======== Entries supplied

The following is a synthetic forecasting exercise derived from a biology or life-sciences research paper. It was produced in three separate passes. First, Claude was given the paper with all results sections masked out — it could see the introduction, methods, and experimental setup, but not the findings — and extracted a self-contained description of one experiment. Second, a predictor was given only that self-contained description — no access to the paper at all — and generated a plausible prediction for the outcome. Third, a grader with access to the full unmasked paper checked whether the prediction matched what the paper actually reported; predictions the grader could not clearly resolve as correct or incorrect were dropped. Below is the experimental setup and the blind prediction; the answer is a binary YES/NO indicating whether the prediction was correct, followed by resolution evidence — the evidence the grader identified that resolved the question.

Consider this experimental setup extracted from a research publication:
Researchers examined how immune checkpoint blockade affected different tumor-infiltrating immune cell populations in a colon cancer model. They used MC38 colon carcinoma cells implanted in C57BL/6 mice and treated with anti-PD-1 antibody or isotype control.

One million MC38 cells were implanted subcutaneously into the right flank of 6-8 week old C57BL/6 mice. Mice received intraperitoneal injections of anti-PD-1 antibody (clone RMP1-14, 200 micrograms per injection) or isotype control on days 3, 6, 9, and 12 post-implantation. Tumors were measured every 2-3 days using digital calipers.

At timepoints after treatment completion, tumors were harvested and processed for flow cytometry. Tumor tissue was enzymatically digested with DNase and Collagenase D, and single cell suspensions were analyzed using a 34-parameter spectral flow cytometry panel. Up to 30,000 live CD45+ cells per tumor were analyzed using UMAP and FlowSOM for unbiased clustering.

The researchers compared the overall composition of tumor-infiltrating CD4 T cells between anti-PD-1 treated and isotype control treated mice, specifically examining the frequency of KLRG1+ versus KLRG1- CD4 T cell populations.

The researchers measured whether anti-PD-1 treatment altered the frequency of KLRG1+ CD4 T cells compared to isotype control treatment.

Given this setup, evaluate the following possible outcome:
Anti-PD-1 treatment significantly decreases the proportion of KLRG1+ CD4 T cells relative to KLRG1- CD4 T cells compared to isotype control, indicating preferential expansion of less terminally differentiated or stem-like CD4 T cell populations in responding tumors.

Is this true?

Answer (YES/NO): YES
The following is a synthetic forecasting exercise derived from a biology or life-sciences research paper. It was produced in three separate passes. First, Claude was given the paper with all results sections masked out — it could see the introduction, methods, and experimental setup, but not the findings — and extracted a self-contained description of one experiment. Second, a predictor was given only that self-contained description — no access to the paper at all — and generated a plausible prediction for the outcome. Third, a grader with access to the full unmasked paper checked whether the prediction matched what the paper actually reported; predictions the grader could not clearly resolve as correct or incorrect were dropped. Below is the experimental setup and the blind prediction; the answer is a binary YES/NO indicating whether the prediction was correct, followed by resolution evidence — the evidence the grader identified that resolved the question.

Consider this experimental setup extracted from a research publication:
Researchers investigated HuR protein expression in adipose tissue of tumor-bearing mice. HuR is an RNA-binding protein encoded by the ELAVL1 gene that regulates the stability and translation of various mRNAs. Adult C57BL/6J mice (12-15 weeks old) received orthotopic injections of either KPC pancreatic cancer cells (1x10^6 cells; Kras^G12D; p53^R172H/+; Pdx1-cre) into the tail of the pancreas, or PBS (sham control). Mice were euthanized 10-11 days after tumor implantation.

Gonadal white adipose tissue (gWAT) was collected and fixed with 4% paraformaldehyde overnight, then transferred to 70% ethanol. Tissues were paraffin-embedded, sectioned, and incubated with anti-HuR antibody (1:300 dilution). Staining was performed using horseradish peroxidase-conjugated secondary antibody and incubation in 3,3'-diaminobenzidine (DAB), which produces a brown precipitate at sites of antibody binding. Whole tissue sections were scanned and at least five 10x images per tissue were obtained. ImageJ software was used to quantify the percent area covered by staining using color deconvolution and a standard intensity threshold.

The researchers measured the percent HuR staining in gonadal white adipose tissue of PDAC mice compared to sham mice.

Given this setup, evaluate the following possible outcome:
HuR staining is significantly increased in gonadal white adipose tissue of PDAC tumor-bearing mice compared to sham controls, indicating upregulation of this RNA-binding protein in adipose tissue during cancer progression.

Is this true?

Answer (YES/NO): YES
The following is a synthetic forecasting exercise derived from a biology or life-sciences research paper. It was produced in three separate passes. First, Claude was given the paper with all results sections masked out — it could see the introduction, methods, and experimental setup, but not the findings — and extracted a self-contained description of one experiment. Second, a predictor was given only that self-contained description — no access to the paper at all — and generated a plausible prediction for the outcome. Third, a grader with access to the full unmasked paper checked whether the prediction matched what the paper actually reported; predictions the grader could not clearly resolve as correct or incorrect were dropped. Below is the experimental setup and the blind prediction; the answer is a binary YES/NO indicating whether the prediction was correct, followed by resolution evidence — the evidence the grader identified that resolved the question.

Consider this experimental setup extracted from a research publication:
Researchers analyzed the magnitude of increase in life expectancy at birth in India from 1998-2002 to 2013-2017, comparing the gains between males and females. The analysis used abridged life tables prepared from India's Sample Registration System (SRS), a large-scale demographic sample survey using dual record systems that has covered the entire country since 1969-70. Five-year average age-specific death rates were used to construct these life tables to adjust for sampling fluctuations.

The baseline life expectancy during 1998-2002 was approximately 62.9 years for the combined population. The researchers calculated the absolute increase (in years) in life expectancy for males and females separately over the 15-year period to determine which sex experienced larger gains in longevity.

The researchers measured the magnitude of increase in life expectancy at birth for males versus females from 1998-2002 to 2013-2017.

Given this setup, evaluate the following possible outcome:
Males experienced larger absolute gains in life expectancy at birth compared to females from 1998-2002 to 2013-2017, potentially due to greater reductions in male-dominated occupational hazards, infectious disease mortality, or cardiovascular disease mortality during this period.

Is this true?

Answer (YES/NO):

================

* **Problem description**: To complete the exercise, print all of the entries exactly.

* **Response**:
The following is a synthetic forecasting exercise derived from a biology or life-sciences research paper. It was produced in three separate passes. First, Claude was given the paper with all results sections masked out — it could see the introduction, methods, and experimental setup, but not the findings — and extracted a self-contained description of one experiment. Second, a predictor was given only that self-contained description — no access to the paper at all — and generated a plausible prediction for the outcome. Third, a grader with access to the full unmasked paper checked whether the prediction matched what the paper actually reported; predictions the grader could not clearly resolve as correct or incorrect were dropped. Below is the experimental setup and the blind prediction; the answer is a binary YES/NO indicating whether the prediction was correct, followed by resolution evidence — the evidence the grader identified that resolved the question.

Consider this experimental setup extracted from a research publication:
Researchers examined how immune checkpoint blockade affected different tumor-infiltrating immune cell populations in a colon cancer model. They used MC38 colon carcinoma cells implanted in C57BL/6 mice and treated with anti-PD-1 antibody or isotype control.

One million MC38 cells were implanted subcutaneously into the right flank of 6-8 week old C57BL/6 mice. Mice received intraperitoneal injections of anti-PD-1 antibody (clone RMP1-14, 200 micrograms per injection) or isotype control on days 3, 6, 9, and 12 post-implantation. Tumors were measured every 2-3 days using digital calipers.

At timepoints after treatment completion, tumors were harvested and processed for flow cytometry. Tumor tissue was enzymatically digested with DNase and Collagenase D, and single cell suspensions were analyzed using a 34-parameter spectral flow cytometry panel. Up to 30,000 live CD45+ cells per tumor were analyzed using UMAP and FlowSOM for unbiased clustering.

The researchers compared the overall composition of tumor-infiltrating CD4 T cells between anti-PD-1 treated and isotype control treated mice, specifically examining the frequency of KLRG1+ versus KLRG1- CD4 T cell populations.

The researchers measured whether anti-PD-1 treatment altered the frequency of KLRG1+ CD4 T cells compared to isotype control treatment.

Given this setup, evaluate the following possible outcome:
Anti-PD-1 treatment significantly decreases the proportion of KLRG1+ CD4 T cells relative to KLRG1- CD4 T cells compared to isotype control, indicating preferential expansion of less terminally differentiated or stem-like CD4 T cell populations in responding tumors.

Is this true?

Answer (YES/NO): YES
The following is a synthetic forecasting exercise derived from a biology or life-sciences research paper. It was produced in three separate passes. First, Claude was given the paper with all results sections masked out — it could see the introduction, methods, and experimental setup, but not the findings — and extracted a self-contained description of one experiment. Second, a predictor was given only that self-contained description — no access to the paper at all — and generated a plausible prediction for the outcome. Third, a grader with access to the full unmasked paper checked whether the prediction matched what the paper actually reported; predictions the grader could not clearly resolve as correct or incorrect were dropped. Below is the experimental setup and the blind prediction; the answer is a binary YES/NO indicating whether the prediction was correct, followed by resolution evidence — the evidence the grader identified that resolved the question.

Consider this experimental setup extracted from a research publication:
Researchers investigated HuR protein expression in adipose tissue of tumor-bearing mice. HuR is an RNA-binding protein encoded by the ELAVL1 gene that regulates the stability and translation of various mRNAs. Adult C57BL/6J mice (12-15 weeks old) received orthotopic injections of either KPC pancreatic cancer cells (1x10^6 cells; Kras^G12D; p53^R172H/+; Pdx1-cre) into the tail of the pancreas, or PBS (sham control). Mice were euthanized 10-11 days after tumor implantation.

Gonadal white adipose tissue (gWAT) was collected and fixed with 4% paraformaldehyde overnight, then transferred to 70% ethanol. Tissues were paraffin-embedded, sectioned, and incubated with anti-HuR antibody (1:300 dilution). Staining was performed using horseradish peroxidase-conjugated secondary antibody and incubation in 3,3'-diaminobenzidine (DAB), which produces a brown precipitate at sites of antibody binding. Whole tissue sections were scanned and at least five 10x images per tissue were obtained. ImageJ software was used to quantify the percent area covered by staining using color deconvolution and a standard intensity threshold.

The researchers measured the percent HuR staining in gonadal white adipose tissue of PDAC mice compared to sham mice.

Given this setup, evaluate the following possible outcome:
HuR staining is significantly increased in gonadal white adipose tissue of PDAC tumor-bearing mice compared to sham controls, indicating upregulation of this RNA-binding protein in adipose tissue during cancer progression.

Is this true?

Answer (YES/NO): YES
The following is a synthetic forecasting exercise derived from a biology or life-sciences research paper. It was produced in three separate passes. First, Claude was given the paper with all results sections masked out — it could see the introduction, methods, and experimental setup, but not the findings — and extracted a self-contained description of one experiment. Second, a predictor was given only that self-contained description — no access to the paper at all — and generated a plausible prediction for the outcome. Third, a grader with access to the full unmasked paper checked whether the prediction matched what the paper actually reported; predictions the grader could not clearly resolve as correct or incorrect were dropped. Below is the experimental setup and the blind prediction; the answer is a binary YES/NO indicating whether the prediction was correct, followed by resolution evidence — the evidence the grader identified that resolved the question.

Consider this experimental setup extracted from a research publication:
Researchers analyzed the magnitude of increase in life expectancy at birth in India from 1998-2002 to 2013-2017, comparing the gains between males and females. The analysis used abridged life tables prepared from India's Sample Registration System (SRS), a large-scale demographic sample survey using dual record systems that has covered the entire country since 1969-70. Five-year average age-specific death rates were used to construct these life tables to adjust for sampling fluctuations.

The baseline life expectancy during 1998-2002 was approximately 62.9 years for the combined population. The researchers calculated the absolute increase (in years) in life expectancy for males and females separately over the 15-year period to determine which sex experienced larger gains in longevity.

The researchers measured the magnitude of increase in life expectancy at birth for males versus females from 1998-2002 to 2013-2017.

Given this setup, evaluate the following possible outcome:
Males experienced larger absolute gains in life expectancy at birth compared to females from 1998-2002 to 2013-2017, potentially due to greater reductions in male-dominated occupational hazards, infectious disease mortality, or cardiovascular disease mortality during this period.

Is this true?

Answer (YES/NO):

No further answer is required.